* What you should do
With nothing added and nothing dropped, write out all of the entries below.

__________

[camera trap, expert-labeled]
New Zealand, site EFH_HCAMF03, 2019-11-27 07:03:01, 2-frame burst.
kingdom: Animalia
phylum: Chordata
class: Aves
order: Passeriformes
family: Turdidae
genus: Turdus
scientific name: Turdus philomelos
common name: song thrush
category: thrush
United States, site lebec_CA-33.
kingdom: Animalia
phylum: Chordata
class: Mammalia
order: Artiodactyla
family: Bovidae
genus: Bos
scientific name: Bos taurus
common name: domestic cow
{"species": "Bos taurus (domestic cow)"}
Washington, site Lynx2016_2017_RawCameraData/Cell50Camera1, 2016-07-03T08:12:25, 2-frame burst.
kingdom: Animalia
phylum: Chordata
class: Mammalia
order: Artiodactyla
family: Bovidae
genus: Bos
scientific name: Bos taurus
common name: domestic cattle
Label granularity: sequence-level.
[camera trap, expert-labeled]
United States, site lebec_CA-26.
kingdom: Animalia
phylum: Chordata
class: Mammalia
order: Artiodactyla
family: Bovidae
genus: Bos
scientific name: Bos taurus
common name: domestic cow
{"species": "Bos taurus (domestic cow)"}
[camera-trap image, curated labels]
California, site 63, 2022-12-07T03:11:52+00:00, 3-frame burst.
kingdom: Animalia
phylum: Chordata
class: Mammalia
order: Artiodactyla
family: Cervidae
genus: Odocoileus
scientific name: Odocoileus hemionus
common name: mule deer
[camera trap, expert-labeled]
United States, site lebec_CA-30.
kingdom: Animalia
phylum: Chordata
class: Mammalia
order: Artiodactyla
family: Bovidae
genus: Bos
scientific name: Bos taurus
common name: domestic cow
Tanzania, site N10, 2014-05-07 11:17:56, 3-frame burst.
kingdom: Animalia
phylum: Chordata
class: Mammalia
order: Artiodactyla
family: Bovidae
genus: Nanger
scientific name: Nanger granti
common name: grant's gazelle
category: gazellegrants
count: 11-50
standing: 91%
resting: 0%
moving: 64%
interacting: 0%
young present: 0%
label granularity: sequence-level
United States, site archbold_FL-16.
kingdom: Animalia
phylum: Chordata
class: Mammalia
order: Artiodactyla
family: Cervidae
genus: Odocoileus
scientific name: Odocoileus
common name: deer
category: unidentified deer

__________

* Completed exercise
[camera trap, expert-labeled]
New Zealand, site EFH_HCAMF03, 2019-11-27 07:03:01, 2-frame burst.
kingdom: Animalia
phylum: Chordata
class: Aves
order: Passeriformes
family: Turdidae
genus: Turdus
scientific name: Turdus philomelos
common name: song thrush
category: thrush
United States, site lebec_CA-33.
kingdom: Animalia
phylum: Chordata
class: Mammalia
order: Artiodactyla
family: Bovidae
genus: Bos
scientific name: Bos taurus
common name: domestic cow
{"species": "Bos taurus (domestic cow)"}
Washington, site Lynx2016_2017_RawCameraData/Cell50Camera1, 2016-07-03T08:12:25, 2-frame burst.
kingdom: Animalia
phylum: Chordata
class: Mammalia
order: Artiodactyla
family: Bovidae
genus: Bos
scientific name: Bos taurus
common name: domestic cattle
Label granularity: sequence-level.
[camera trap, expert-labeled]
United States, site lebec_CA-26.
kingdom: Animalia
phylum: Chordata
class: Mammalia
order: Artiodactyla
family: Bovidae
genus: Bos
scientific name: Bos taurus
common name: domestic cow
{"species": "Bos taurus (domestic cow)"}
[camera-trap image, curated labels]
California, site 63, 2022-12-07T03:11:52+00:00, 3-frame burst.
kingdom: Animalia
phylum: Chordata
class: Mammalia
order: Artiodactyla
family: Cervidae
genus: Odocoileus
scientific name: Odocoileus hemionus
common name: mule deer
[camera trap, expert-labeled]
United States, site lebec_CA-30.
kingdom: Animalia
phylum: Chordata
class: Mammalia
order: Artiodactyla
family: Bovidae
genus: Bos
scientific name: Bos taurus
common name: domestic cow
Tanzania, site N10, 2014-05-07 11:17:56, 3-frame burst.
kingdom: Animalia
phylum: Chordata
class: Mammalia
order: Artiodactyla
family: Bovidae
genus: Nanger
scientific name: Nanger granti
common name: grant's gazelle
category: gazellegrants
count: 11-50
standing: 91%
resting: 0%
moving: 64%
interacting: 0%
young present: 0%
label granularity: sequence-level
United States, site archbold_FL-16.
kingdom: Animalia
phylum: Chordata
class: Mammalia
order: Artiodactyla
family: Cervidae
genus: Odocoileus
scientific name: Odocoileus
common name: deer
category: unidentified deer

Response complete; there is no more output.